Collected data:
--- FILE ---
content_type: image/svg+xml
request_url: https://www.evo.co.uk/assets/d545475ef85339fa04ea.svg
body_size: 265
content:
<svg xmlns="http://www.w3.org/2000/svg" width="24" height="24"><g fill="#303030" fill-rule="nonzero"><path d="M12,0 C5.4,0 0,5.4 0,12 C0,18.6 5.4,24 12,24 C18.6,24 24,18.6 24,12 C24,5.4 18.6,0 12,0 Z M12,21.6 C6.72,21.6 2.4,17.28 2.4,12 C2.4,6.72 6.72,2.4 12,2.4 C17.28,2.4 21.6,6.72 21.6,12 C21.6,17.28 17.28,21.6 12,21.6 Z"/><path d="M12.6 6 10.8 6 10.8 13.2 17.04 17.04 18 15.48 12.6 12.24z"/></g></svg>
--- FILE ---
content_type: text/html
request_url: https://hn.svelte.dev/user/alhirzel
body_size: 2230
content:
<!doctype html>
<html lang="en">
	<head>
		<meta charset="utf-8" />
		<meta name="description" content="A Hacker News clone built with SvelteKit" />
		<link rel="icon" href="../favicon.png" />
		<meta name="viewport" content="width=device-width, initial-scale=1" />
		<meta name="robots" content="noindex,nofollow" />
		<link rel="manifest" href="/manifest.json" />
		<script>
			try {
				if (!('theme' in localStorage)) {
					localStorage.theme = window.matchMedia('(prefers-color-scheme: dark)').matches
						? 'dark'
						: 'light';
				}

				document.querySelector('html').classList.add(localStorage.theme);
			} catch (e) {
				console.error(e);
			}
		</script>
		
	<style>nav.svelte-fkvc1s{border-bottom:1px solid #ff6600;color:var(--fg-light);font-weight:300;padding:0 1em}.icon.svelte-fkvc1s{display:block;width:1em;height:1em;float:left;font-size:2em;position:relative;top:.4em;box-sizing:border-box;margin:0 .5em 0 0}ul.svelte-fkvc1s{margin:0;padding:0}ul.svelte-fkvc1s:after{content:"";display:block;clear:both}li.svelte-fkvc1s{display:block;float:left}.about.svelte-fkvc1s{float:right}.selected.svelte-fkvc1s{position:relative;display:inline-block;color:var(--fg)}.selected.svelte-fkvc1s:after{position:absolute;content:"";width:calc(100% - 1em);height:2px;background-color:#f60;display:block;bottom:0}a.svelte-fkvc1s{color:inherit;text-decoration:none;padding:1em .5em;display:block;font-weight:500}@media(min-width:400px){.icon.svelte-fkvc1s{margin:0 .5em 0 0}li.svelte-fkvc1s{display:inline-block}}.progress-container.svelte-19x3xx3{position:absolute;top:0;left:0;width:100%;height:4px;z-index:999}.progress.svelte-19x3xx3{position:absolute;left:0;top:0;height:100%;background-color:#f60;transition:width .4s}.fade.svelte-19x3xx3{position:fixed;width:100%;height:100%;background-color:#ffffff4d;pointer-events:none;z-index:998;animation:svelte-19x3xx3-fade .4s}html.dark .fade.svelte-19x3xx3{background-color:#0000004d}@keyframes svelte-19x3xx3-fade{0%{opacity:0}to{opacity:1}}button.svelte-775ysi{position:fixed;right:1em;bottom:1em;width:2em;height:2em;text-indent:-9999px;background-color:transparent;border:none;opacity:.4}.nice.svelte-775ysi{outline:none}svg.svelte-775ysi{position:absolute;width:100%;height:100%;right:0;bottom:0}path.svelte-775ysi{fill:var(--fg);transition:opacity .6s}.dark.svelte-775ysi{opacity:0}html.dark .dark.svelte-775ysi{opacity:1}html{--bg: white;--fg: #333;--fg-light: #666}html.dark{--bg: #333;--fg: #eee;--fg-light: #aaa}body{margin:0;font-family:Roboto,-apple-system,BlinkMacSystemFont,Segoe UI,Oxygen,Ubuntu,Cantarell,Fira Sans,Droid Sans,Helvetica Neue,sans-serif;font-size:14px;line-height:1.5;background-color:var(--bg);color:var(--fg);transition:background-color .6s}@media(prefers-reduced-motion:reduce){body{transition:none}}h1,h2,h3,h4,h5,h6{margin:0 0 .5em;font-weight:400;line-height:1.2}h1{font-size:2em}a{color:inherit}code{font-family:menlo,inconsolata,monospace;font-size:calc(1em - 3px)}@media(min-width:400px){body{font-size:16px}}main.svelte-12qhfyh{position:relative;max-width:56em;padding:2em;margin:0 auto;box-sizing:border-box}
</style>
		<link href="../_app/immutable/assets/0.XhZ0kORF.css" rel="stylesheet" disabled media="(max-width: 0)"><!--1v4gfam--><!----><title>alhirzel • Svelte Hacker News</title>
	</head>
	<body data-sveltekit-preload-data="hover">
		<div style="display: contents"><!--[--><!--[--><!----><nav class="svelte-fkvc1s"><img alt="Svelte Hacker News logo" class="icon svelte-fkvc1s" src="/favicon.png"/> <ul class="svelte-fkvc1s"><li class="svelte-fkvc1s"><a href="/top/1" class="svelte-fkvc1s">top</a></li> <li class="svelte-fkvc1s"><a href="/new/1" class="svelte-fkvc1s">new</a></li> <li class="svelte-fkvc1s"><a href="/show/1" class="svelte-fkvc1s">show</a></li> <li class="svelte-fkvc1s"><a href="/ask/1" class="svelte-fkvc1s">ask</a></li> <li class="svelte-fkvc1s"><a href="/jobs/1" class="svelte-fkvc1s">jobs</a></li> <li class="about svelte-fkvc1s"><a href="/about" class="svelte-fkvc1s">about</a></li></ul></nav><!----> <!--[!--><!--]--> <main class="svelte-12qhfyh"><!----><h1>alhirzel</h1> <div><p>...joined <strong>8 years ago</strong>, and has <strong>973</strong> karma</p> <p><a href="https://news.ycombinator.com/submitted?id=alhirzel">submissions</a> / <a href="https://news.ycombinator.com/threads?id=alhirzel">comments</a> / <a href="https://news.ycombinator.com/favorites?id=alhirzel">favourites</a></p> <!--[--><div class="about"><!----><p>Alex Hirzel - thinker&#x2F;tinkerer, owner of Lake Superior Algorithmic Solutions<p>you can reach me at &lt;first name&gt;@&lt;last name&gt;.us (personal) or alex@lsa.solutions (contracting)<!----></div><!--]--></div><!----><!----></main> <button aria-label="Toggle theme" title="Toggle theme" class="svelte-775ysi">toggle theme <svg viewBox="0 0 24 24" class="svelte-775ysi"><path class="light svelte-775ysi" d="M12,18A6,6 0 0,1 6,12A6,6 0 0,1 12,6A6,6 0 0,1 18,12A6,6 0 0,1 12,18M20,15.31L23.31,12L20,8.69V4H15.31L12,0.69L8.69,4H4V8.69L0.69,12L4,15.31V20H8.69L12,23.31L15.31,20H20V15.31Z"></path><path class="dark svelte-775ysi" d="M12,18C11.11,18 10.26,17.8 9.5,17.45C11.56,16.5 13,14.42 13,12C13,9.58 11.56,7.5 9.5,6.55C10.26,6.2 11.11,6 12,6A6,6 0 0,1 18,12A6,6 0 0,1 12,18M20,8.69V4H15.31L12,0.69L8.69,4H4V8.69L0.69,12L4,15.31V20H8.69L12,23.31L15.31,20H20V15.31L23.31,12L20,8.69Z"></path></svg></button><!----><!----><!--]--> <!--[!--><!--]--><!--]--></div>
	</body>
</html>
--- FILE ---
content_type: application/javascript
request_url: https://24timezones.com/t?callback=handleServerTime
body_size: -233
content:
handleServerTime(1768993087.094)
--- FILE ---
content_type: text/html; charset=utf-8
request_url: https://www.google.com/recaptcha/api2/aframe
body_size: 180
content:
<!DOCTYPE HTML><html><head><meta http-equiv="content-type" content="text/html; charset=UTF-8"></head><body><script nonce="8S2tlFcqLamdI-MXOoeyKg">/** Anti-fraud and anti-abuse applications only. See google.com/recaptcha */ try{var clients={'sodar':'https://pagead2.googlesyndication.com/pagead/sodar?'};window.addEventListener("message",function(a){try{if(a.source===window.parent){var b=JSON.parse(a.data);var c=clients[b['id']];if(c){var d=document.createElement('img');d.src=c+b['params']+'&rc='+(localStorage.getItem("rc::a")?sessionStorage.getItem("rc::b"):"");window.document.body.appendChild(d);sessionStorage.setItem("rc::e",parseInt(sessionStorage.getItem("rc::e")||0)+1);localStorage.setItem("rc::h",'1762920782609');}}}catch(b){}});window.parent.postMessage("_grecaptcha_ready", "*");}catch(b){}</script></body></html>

__ASSIGNMENT__
Find the word "document" in the entries. Copy each line that holds it.

__TASK RESULT__
				document.querySelector('html').classList.add(localStorage.theme);
<!DOCTYPE HTML><html><head><meta http-equiv="content-type" content="text/html; charset=UTF-8"></head><body><script nonce="8S2tlFcqLamdI-MXOoeyKg">/** Anti-fraud and anti-abuse applications only. See google.com/recaptcha */ try{var clients={'sodar':'https://pagead2.googlesyndication.com/pagead/sodar?'};window.addEventListener("message",function(a){try{if(a.source===window.parent){var b=JSON.parse(a.data);var c=clients[b['id']];if(c){var d=document.createElement('img');d.src=c+b['params']+'&rc='+(localStorage.getItem("rc::a")?sessionStorage.getItem("rc::b"):"");window.document.body.appendChild(d);sessionStorage.setItem("rc::e",parseInt(sessionStorage.getItem("rc::e")||0)+1);localStorage.setItem("rc::h",'1762920782609');}}}catch(b){}});window.parent.postMessage("_grecaptcha_ready", "*");}catch(b){}</script></body></html>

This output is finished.